The US attorney general has decreed that victims of domestic and gang violence should not usually qualify for asylum. Jeff Sessions’s ruling overturns a 2016 decision by an appeals court to grant asylum to a Salvadorean woman who said she had been repeatedly beaten and raped by her husband. Sessions said abused wives did not count as a persecuted “group”, adding that the law was not designed to protect citizens from private crimes or to “redress all misfortune”. A lawyer working with immigrants called the ruling “a death sentence to potentially thousands of people fleeing harm” in Central America and Mexico. (The Week, June 15,2018)

For most of the history of the United States new migrants arrived for a host of reasons, political, economic and personal.

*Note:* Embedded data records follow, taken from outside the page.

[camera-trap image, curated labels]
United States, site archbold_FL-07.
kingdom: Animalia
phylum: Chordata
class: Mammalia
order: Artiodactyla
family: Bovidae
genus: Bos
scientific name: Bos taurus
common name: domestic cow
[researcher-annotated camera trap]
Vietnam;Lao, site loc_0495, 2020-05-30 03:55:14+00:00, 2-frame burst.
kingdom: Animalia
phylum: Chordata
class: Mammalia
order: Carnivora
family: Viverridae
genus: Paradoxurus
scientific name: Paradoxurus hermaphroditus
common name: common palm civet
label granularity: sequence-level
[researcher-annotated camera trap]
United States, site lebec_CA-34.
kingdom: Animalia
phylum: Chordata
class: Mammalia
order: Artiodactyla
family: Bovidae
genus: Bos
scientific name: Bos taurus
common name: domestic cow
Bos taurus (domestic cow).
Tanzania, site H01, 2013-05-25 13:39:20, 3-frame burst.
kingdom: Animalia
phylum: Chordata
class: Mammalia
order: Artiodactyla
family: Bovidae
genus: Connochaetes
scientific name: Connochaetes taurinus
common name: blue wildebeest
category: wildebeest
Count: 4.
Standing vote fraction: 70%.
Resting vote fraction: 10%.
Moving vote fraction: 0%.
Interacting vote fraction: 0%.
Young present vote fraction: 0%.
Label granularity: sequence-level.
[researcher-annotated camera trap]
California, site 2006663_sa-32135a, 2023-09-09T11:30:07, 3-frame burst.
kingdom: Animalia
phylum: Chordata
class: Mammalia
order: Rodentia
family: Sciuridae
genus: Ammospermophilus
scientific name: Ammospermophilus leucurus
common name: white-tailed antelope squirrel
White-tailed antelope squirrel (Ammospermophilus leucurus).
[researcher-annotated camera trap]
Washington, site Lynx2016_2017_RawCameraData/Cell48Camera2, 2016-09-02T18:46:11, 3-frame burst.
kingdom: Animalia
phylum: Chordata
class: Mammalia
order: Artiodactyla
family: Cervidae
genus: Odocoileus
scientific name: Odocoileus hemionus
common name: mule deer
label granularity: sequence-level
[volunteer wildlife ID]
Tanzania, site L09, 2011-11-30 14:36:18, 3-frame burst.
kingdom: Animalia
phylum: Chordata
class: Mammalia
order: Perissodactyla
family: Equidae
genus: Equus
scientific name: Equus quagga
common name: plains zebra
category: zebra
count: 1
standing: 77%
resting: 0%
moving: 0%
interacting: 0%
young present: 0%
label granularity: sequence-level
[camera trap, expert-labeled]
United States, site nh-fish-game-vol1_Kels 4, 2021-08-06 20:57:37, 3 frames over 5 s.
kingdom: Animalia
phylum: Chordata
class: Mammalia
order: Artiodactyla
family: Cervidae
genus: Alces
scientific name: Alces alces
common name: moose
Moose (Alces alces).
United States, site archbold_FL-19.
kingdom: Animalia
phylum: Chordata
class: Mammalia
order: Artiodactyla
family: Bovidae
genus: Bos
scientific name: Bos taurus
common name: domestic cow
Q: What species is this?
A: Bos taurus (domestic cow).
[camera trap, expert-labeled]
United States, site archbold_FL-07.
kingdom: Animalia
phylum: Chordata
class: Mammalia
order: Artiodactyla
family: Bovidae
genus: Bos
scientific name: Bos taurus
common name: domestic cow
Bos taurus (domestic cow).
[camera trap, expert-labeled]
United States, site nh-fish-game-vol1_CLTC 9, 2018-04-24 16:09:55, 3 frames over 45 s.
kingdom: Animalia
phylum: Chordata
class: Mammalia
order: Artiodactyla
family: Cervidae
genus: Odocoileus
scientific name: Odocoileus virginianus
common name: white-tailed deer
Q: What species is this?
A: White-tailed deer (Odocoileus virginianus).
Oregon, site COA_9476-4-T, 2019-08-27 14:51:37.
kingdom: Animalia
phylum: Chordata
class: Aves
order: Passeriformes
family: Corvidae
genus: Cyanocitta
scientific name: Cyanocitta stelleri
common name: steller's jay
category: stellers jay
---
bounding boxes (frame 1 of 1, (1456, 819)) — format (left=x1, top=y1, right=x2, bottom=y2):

Everyone is, or is descended from, migrants, and migrants are essential to the economy. They work hard and pay their taxes. To refuse residency to drug dealers and known gang members is rational; to deny entry to abused women and children is cruel, as is returning children, brought in infancy to the United States, to their original country. And to overturn an appeals court ruling looks to me to be gross Federal over-reach, begging the question, “what is a public and what is a private crime?” Epicurus, standing for moderation and common sense would say that all violence, in public or in private, is an offense, and the victims should be protected. If Latin American regimes can’t or won’t protect their people the US should set a humane example.